◆ **PARTS OF THE EXERCISE**
A) Decide whether each of the statements (i), (ii) and (iii) agrees with the text on online defamation below. Answer yes or no for each, and quote the words of the text that settle it. (i) The plaintiff claimed special damages for lost income. (ii) Visits to the plaintiff's website fell by 23.61% in under a week after the first Google review. (iii) The statutory cap on damages for non-economic loss also applies where there is aggravation.
B) Write the next part of the text on online defamation below, picking up after its final sentence.

◆ **DOCUMENT TEXT**

The allegations contained in the publication are extremely serious and go to the heart of the reputation of the plaintiff in his profession. Damage in defamation is presumed in Australia, but, in this case, the overwhelming inference is that actual damage has been effected. No special damage (for loss in income or earning capacity) has been sought.13

There was evidence that after publication of the defamatory material, visits to Dr Tavakoli’s website fell off steeply: the plaintiff’s local business listings after the posting of the defendant’s first Google review showed that “the rate of visitors to the plaintiff’s website had dropped by 23.61% in less than one week”.14

The damages award was substantial not only because of the close connection between personal and professional reputation, but also because of the egregious conduct of one of the defendants (the other having settled). Whereas damages for non-economic loss are capped at $398,500 in the uniform defamation legislation, this does not extend to circumstances of aggravation.15 The court found that the defendant had deliberately published the factually untrue review to punish Dr Tavakoli, refused to apologise and published a second untrue review in contravention of court orders. In the result the award including aggravated damages was for the substantial sum of $530,000 to Dr Tavakoli even though no special damages for loss of income had been claimed.

The risks of trolling

Other cases of online defamation have also resulted in long legal battles, very high costs and substantial damages awards. Whereas individuals may be under the impression they can post with impunity, there is thus a high risk attached to posting fake reviews on social media (Facebook, Google and other platforms), certainly where they have severe economic consequences. Businesses should actively police social media to find troll posts, identify who is behind them, and have them removed and seek compensation for resulting loss of business. However, one of the common objections to “trolling” is that in cyberspace the troll can hide behind a shield of anonymity. They know how to keep their identities hidden, by for instance giving false email addresses when posting comments, using proxies to hide IP addresses and so on. However, obvious troll posts are not necessarily as damaging as the type of fake reviews considered here, where they give an impression of genuineness and honesty coming from somebody who has really experienced the goods or services concerned. The flip side is that those who post fake reviews might be easier to identify than pure “trolls”.

Facebook requires users to use their real name, and where they suspect an account is “fraudulent” they may require you to provide identification.16 This may not appeal to trolls but it is also a concern for honest users as Facebook has not always managed data in total security. Google has systems in place to verify accounts.17 However, releasing data concerning a poster’s identity to their target is not likely to happen. Some detective work may be required.

(Saved entries)
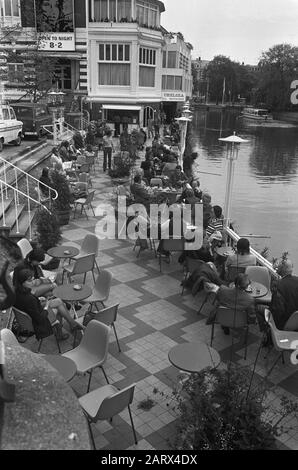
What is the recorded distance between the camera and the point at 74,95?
3353 cm

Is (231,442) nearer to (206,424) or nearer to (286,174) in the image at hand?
(206,424)

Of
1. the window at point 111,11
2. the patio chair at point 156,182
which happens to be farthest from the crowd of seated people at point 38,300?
the window at point 111,11

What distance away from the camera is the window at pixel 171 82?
4522 centimetres

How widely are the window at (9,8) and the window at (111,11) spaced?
20.2 ft

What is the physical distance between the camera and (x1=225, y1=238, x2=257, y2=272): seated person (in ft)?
23.6

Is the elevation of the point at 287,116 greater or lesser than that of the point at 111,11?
lesser

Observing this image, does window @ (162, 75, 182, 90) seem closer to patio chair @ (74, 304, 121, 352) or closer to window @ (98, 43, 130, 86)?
window @ (98, 43, 130, 86)

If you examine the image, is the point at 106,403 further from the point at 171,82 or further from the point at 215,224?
the point at 171,82

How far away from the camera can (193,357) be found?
4996 millimetres

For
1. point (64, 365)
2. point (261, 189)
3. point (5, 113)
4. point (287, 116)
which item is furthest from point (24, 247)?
point (287, 116)

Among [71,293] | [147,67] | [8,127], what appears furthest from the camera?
[147,67]

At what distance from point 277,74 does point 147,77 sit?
2151 inches

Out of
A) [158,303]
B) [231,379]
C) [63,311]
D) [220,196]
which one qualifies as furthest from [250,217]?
[231,379]

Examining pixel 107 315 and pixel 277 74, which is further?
pixel 277 74
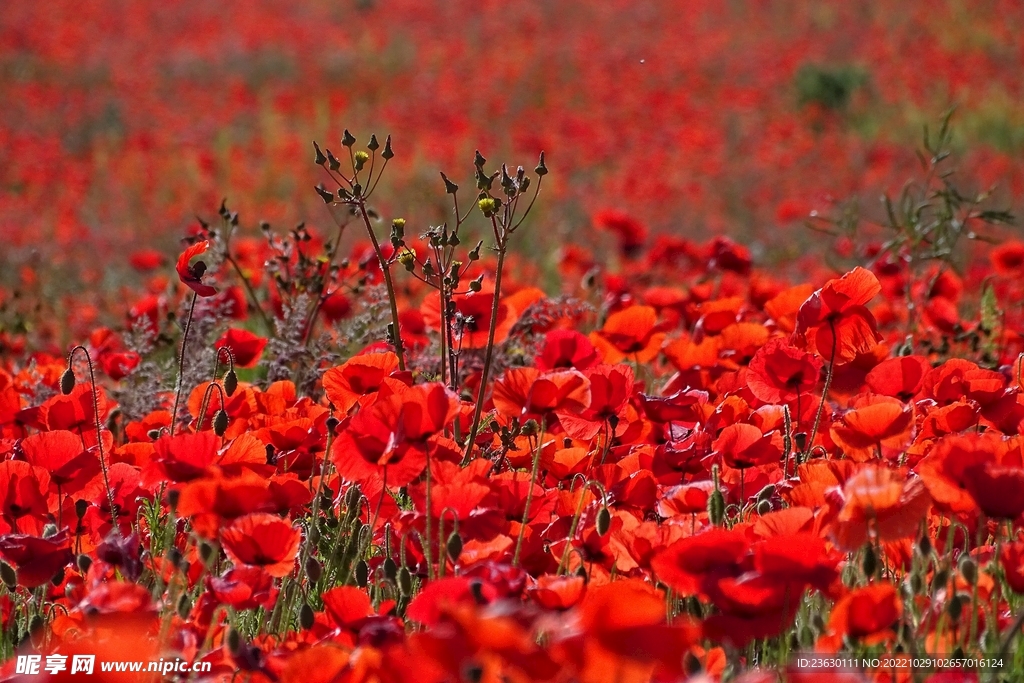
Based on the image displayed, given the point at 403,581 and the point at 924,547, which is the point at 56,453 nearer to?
the point at 403,581

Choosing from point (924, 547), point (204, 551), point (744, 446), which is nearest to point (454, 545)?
point (204, 551)

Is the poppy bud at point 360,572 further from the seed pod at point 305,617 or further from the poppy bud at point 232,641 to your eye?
the poppy bud at point 232,641

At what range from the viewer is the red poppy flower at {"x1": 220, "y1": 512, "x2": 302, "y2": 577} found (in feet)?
4.26

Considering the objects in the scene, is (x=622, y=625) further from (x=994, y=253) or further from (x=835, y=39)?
(x=835, y=39)

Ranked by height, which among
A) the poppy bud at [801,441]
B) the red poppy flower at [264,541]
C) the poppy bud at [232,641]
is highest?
the poppy bud at [801,441]

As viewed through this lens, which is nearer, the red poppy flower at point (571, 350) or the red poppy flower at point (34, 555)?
the red poppy flower at point (34, 555)

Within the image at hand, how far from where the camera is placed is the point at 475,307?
2.29 meters

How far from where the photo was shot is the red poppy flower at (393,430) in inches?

◆ **ANSWERS PER TASK**
A)
(i) No: "No special damage (for loss in income or earning capacity) has been sought."
(ii) Yes: "the rate of visitors to the plaintiff’s website had dropped by 23.61% in less than one week"
(iii) No: "this does not extend to circumstances of aggravation."

B)
Policing laudatory reviews

The law requires businesses to actively police reviews posted even if those reviews have not been generated or caused by the business itself. The ACCC guidelines are quite strict: a business cannot generate falsely positive reviews, nor is it permissible to ignore such reviews even if the business did not have a hand in them. The ACCC guidelines are considered further below after consideration of an illustrative recent decision.

Service Seeking and mock third party reviews

The Australian Competition and Consumer Commission (ACCC) v Service Seeking Pty Ltd (Service Seeking) decision provides an illustration of what can transpire if a business is involved with the publication of falsely positive reviews.18 In that matter, a “fast feedback” feature was basically set up by the platform, which was established to connect potential clients with contractors (eg for domestic plumbing or electrical jobs). The automated fast feedback feature sent positive review pro forma to clients who had used a service they had located via Service Seeking and if no response was received within a certain time simply published that review in the form that was in reality generated by the platform, and the accompanying star rating.

More specifically, the business that had performed the service was offered a number of pre-defined options to say that the job was completed “on time”, “on budget”, “to a professional standard”, or “with good communication”. The business could select one or more of these options. It could also give itself a star rating out of five. Hence, the reviews and the star rating “purported to have been given by customers … but ... were created by the businesses themselves through the Fast Feedback feature”19. Effectively, the poster (the client who had used a service located through Service Seeking) did not know anything about the post which was invariably positive (even if expressed in bland terms).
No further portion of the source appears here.